French Righteous Among the Nations (1896–1976)

Marie-Laurence Quatrefages (18 October 1896 – 17 December 1976) was a French storekeeper and politician who is recognized as Righteous Among the Nations by Yad Vashem for hiding a Jewish man in her home during the Holocaust. Following the war, she served as the mayor of Saint-Jean-du-Bruel from 1947 until 1965.

== Biography ==
Marie-Laurence Quatrefages was born on 18 October 1896. She and her husband were storekeepers in the town of Saint-Jean-du-Bruel in southern France, and they had eleven children; their eldest son Urbain was a priest in a neighboring town. Quatrefages's husband died in 1942.

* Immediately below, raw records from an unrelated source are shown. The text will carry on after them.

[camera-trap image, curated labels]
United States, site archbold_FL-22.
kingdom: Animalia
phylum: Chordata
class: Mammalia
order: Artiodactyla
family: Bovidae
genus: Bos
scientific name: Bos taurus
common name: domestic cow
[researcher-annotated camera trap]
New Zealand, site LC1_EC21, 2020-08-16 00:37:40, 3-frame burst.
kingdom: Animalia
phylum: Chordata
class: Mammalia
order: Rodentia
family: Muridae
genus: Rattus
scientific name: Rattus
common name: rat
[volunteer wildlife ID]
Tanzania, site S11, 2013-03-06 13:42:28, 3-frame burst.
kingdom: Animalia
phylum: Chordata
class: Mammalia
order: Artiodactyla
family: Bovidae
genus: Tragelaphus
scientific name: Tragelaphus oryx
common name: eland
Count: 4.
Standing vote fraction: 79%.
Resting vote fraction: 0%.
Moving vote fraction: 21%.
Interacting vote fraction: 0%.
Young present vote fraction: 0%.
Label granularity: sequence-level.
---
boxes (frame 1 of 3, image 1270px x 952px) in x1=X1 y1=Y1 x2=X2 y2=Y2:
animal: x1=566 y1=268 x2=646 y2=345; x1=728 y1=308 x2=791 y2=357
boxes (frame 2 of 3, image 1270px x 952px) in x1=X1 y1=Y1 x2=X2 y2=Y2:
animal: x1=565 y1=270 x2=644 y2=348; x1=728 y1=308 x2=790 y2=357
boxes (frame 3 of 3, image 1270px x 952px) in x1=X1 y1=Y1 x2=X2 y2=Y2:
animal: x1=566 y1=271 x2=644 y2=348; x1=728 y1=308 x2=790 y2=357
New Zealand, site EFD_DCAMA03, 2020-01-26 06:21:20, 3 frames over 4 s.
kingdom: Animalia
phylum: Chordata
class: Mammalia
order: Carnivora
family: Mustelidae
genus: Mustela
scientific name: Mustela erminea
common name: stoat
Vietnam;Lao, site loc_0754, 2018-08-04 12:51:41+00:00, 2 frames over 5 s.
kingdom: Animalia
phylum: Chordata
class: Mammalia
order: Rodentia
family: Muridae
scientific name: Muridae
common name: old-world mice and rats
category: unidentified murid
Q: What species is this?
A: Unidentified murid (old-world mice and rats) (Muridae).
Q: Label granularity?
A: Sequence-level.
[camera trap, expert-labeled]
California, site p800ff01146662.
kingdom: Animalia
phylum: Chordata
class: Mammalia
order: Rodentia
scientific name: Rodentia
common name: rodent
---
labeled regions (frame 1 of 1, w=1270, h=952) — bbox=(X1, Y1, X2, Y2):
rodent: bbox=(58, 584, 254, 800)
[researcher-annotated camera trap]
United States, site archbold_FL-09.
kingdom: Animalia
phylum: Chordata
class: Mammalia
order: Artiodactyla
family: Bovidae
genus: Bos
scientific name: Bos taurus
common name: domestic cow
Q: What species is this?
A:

Following the German occupation of Vichy France in late 1942, Quatrefages became acquainted with Chaim Widerspan, a Polish Jew who had been living in France since 1937. Widerspan, along with his Catholic wife and their children, had been hiding in southern France since the 1940 invasion. When local militias formed in 1943, Quatrefages and her family agreed to hide Widerspan in a storeroom on the second-floor of their house. During the evenings, Widerspan would eat dinner with the Quatrefages family, and would take nightly walks in the front yard dressed in clerical robes, imitating Urbain. His wife, who lived in a nearby apartment and worked as a seamstress, would visit her husband in the Quatrefages home under the guise of work. He later joined the French Resistance. After the war, the Widerspans (gallicized as Vidersan) remained in close contact with the Quatrefages family.

In 1947, Quatrefages was elected mayor of Saint-Jean-du-Bruel, serving for three terms until 1965. During her tenure, she oversaw the construction of new water and sanitation systems, as well as the widening of roads. She died on 17 December 1976.

On 25 May 2011, Quatrefages was recognized as Righteous Among the Nations by Yad Vashem. The local school was named in dedication of her in 2019.